_Petikan Teks_:
+ + + + +

Dan janganlah kamu mengatakan terhadap orang-orang yang gugur di jalan Allah (bahwa mereka itu) mati; bahkan (sebenarnya) mereka itu hidup, tetapi kamu tidak menyadarinya.”⁶

Menurut Ibnu Katsir, ayat ini mengajarkan kepada umat Islam untuk tidak meremehkan nilai pengorbanan orang-orang yang gugur di jalan Allah. Kehidupan mereka di sisi Allah merupakan kehidupan yang penuh dengan kebahagiaan dan kenikmatan abadi.⁷

Al-Qurtubi memberikan penekanan bahwa hayyah (kehidupan) di sini adalah bentuk penghormatan khusus dari Allah yang tidak dapat dipahami oleh manusia secara rasional. Ayat ini juga bertujuan untuk memberikan motivasi kepada umat Islam agar tidak takut terhadap kematian di jalan Allah.⁸

4.3.       Tafsir QS. An-Nisa ayat 69

Ayat ini menyebutkan syuhada sebagai bagian dari kelompok yang diberi nikmat oleh Allah:

Dan barang siapa menaati Allah dan Rasul-Nya, mereka itu akan bersama-sama dengan orang-orang yang dianugerahi nikmat oleh Allah, yaitu para nabi, shiddiqin, syuhada, dan orang-orang saleh.”⁹

Dalam tafsirnya, Ibnu Katsir menjelaskan bahwa syuhada termasuk dalam kelompok yang dimuliakan karena mereka telah membuktikan keimanan mereka melalui tindakan nyata.¹⁰ Para syuhada menjadi teladan yang menunjukkan bagaimana ketaatan kepada Allah dan Rasul-Nya membawa seseorang kepada kebahagiaan abadi.¹¹

Al-Qurtubi menyoroti bahwa penggabungan syuhada dengan nabi, shiddiqin, dan shalihin dalam ayat ini menunjukkan betapa tingginya kedudukan mereka di sisi Allah. Mereka dipandang sebagai kelompok yang istimewa di akhirat, yang dijanjikan surga tanpa hisab.¹²

4.4.       Pendekatan Tematik dalam Tafsir Klasik

Para mufassir klasik sering mengaitkan konsep syuhada dengan jihad fi sabilillah, yang tidak hanya mencakup perang fisik tetapi juga segala bentuk pengorbanan demi menegakkan agama Allah. Tafsir Al-Baghawi, misalnya, menjelaskan bahwa syahid adalah simbol keberanian dan keikhlasan, yang tidak hanya ditujukan untuk mengatasi musuh eksternal tetapi juga untuk menaklukkan hawa nafsu dan ketakutan duniawi.¹³

Dalam Tafsir Al-Jassas, Al-Jassas menambahkan dimensi hukum dalam pembahasan tentang syuhada, menekankan pentingnya niat dalam memperoleh status syahid.¹⁴ Jika niat seseorang tulus untuk membela agama Allah, maka ia akan mendapatkan pahala syahid, meskipun tidak terlibat langsung dalam pertempuran.

+ + + + +

_Bagian Data_:
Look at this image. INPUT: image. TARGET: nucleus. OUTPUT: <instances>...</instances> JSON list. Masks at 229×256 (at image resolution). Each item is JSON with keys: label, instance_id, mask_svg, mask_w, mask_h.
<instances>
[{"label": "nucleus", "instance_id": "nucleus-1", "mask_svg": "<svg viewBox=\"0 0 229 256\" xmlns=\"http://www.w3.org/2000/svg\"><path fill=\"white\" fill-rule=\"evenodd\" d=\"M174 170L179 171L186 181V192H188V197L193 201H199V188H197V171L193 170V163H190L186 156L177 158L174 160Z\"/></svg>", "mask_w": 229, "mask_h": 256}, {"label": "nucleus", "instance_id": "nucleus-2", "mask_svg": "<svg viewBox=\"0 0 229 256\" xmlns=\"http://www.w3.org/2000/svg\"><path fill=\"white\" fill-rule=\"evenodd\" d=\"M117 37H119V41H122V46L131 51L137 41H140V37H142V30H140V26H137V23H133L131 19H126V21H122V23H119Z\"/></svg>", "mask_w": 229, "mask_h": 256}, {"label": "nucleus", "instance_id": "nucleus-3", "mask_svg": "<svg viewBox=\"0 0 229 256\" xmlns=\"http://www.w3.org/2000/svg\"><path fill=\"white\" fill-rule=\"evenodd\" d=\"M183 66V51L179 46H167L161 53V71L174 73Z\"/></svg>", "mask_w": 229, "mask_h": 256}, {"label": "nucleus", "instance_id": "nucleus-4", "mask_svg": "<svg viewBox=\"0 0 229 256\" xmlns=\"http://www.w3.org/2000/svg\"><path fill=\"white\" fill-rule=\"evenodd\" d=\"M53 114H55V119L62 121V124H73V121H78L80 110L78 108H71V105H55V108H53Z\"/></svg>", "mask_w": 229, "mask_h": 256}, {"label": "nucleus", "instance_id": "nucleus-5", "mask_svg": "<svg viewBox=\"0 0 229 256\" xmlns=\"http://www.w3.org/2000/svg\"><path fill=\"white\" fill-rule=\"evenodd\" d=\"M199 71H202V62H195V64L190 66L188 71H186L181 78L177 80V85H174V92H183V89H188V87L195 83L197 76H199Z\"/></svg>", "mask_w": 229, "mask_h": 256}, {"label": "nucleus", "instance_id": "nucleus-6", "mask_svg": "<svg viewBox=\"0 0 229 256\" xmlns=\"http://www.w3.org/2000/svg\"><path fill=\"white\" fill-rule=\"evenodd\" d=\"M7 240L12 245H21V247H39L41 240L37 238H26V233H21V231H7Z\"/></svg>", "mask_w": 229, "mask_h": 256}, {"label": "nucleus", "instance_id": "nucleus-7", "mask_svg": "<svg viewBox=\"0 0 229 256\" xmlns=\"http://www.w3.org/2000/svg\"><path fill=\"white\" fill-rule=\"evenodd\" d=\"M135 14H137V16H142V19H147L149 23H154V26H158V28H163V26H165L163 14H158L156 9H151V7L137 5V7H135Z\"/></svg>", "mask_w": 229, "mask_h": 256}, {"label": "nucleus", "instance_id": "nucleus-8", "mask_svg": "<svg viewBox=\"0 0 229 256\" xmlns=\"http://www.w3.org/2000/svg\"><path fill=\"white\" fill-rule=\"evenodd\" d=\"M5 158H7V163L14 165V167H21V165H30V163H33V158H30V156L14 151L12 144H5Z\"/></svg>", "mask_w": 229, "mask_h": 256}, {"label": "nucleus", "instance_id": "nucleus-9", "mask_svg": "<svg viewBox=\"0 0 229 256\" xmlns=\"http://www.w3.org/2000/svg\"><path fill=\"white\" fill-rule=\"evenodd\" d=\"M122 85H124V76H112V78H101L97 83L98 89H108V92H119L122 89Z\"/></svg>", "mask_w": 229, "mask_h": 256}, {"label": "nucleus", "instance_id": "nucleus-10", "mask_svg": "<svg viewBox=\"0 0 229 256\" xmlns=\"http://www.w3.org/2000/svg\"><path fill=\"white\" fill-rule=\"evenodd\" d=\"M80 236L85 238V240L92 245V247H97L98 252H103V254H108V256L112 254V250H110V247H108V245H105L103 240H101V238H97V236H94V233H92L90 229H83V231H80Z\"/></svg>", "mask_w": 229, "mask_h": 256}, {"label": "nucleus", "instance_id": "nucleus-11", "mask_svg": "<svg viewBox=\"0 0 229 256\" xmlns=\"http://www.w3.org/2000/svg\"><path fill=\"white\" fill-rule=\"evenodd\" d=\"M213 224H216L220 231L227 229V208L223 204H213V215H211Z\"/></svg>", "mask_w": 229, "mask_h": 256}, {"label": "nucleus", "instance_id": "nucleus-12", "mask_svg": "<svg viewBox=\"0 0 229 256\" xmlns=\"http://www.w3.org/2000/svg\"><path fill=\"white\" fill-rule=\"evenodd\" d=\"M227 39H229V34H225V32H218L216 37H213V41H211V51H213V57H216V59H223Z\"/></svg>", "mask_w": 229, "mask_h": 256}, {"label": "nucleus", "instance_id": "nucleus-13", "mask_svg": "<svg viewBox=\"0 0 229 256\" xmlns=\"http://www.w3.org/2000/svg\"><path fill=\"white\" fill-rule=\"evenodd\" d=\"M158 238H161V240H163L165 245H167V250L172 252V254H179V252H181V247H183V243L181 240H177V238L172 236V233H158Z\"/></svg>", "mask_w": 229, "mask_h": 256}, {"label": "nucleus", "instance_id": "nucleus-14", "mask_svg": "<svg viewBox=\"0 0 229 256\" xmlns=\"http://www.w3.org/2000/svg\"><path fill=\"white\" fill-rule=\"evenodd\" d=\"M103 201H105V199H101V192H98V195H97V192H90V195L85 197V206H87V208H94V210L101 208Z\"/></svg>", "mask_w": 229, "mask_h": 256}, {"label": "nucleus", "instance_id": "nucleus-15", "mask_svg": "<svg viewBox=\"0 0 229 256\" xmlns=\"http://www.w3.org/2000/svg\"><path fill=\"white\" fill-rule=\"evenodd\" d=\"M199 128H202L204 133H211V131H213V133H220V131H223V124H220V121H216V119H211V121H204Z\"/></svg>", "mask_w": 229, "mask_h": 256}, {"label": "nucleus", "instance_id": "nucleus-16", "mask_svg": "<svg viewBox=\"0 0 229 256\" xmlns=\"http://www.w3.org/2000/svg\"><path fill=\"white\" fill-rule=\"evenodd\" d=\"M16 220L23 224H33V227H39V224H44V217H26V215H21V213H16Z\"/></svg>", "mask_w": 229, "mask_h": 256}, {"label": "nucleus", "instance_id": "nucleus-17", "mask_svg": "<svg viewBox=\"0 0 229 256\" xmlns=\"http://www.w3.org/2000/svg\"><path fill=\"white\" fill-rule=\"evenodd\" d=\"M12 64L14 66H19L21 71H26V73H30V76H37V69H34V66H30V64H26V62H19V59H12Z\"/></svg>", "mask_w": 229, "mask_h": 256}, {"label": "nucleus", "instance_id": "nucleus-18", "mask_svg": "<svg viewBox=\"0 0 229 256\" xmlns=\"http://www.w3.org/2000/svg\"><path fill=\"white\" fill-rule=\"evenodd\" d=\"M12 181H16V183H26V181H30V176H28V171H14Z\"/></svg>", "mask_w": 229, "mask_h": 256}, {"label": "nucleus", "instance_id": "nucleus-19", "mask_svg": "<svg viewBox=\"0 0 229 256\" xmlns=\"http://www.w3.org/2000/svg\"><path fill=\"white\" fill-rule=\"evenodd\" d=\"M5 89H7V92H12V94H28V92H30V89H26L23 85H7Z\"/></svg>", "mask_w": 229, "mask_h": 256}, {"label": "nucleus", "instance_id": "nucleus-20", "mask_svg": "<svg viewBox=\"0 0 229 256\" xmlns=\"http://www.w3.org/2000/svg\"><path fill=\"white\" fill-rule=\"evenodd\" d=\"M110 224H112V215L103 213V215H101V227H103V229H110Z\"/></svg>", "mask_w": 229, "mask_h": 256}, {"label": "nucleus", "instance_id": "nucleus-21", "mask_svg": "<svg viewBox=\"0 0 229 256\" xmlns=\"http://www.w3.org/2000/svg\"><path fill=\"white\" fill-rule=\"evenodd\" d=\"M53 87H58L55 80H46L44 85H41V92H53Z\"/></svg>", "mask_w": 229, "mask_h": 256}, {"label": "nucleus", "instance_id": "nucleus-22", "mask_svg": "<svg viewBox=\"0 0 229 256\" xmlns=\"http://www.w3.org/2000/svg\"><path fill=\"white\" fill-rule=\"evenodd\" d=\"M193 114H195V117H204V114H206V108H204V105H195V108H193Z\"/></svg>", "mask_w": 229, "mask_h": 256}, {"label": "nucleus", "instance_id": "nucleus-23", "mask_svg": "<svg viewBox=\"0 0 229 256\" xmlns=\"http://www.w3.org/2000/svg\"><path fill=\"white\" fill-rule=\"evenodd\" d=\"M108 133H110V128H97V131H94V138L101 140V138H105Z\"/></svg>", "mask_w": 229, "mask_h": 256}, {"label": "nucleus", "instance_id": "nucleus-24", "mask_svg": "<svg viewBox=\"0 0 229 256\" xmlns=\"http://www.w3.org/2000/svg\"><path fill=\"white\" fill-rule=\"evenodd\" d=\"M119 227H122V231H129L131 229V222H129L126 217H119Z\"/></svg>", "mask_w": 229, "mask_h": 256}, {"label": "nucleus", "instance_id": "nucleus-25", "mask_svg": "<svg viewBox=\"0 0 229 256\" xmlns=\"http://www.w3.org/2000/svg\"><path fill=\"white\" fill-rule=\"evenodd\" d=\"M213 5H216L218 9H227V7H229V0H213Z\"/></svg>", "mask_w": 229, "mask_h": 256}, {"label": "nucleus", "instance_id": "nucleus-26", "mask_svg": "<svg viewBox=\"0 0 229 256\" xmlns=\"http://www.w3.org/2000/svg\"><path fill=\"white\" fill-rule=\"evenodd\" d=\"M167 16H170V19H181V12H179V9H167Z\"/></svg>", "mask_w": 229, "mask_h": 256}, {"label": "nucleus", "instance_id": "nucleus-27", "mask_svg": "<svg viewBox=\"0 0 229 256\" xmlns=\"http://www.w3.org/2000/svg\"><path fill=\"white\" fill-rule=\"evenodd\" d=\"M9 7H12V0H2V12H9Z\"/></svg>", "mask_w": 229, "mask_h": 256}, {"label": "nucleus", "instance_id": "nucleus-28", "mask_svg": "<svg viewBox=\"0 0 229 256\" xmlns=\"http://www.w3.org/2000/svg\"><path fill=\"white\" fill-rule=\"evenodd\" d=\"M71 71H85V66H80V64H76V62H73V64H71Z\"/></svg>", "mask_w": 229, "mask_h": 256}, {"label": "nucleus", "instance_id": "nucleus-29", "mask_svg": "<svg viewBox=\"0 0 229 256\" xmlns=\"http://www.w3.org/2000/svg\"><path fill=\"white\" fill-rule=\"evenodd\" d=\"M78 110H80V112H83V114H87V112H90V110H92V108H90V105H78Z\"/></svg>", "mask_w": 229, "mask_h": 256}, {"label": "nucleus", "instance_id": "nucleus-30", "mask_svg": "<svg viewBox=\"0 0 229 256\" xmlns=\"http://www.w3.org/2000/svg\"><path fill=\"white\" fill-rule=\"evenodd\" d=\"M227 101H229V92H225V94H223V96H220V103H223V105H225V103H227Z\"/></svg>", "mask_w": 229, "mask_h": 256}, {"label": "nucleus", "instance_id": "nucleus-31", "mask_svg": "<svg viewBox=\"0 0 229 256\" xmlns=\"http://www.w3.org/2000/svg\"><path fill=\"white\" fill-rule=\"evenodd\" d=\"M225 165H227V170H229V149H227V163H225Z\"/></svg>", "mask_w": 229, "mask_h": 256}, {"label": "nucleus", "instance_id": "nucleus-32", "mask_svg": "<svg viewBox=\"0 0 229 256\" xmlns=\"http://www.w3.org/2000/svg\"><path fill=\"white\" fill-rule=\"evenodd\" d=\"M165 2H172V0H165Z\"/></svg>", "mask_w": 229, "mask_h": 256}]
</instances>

+ + + + +

_Tuntutan Tugas_:
Keluarkan bagian petikan tentang syuhada mulai dari "Dalam Tafsir Al-Jassas, Al-Jassas" dan terus hingga "langsung dalam pertempuran.", sama persis tanpa satu pun perubahan. Daftar di atas tidak diperlukan untuk mengerjakan apa pun.

_Jawaban_:
Dalam Tafsir Al-Jassas, Al-Jassas menambahkan dimensi hukum dalam pembahasan tentang syuhada, menekankan pentingnya niat dalam memperoleh status syahid.¹⁴ Jika niat seseorang tulus untuk membela agama Allah, maka ia akan mendapatkan pahala syahid, meskipun tidak terlibat langsung dalam pertempuran.